And I appreciate everybody giving me my chance to tell the truth and to speak out about what happened and how they function and my fear if Mrs.
Clinton gets elected.
Well, of course, it's fantastic.
And of course, it was just starting in the 90s with the Drudge Report.
But it's fantastic that we have this avenue to get your work out to millions of people that otherwise wouldn't exist.
With this end run, this bypass of the mainstream media, I think, is helping to tilt the playing field to the point where what's now called the alternative media, I think, is going to become more and more mainstream for most people.
Now, one of the stories that you talk about is, I guess, a little sordid.
But as you point out, you know, the most dangerous circumstances for people in uniform is a domestic dispute or domestic violence dispute.
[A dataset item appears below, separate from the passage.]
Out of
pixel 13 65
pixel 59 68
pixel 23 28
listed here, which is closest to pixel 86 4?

And you witnessed what you believe to be some of that even within the White House.
Yeah, yeah.
So, you know, when the Clintons were in Arkansas and Bill Clinton was governor, we heard all these stories when he started running for president of all this violent behavior between him and Mrs.
Clinton.
And all his philandering with women.
And we were told it was just, you know, right-wing politics and Arkansas politics.
It was all made up.
And it turned out to be all true.
And one of the examples of that is about her temper and her violent behavior towards other people, and especially President Clinton, her husband.
And one of the stories I tell in the book is, one morning I come into work, and I understand from some of my coworkers and some of the people that work in the mansion that there's been a bad argument upstairs.
And I don't want your listeners to get the impression we stand around and we're listening, you know, we're voyeurs, but it's an old building.
It's made of granite.
The structure is steel internally.
It echoes.
You know, they were up there yelling so loud that the sound was traveling down the elevator shafts and the stairwell.
And it got so loud at one point and so intense, and there was a crashing sound.
And later on, when the crashing sound was investigated, they found the broken blue base.
Now, I saw this vase because as soon as I heard the story, I walked down to the curator's office, and those were the people in the White House that maintained the artwork of the White House.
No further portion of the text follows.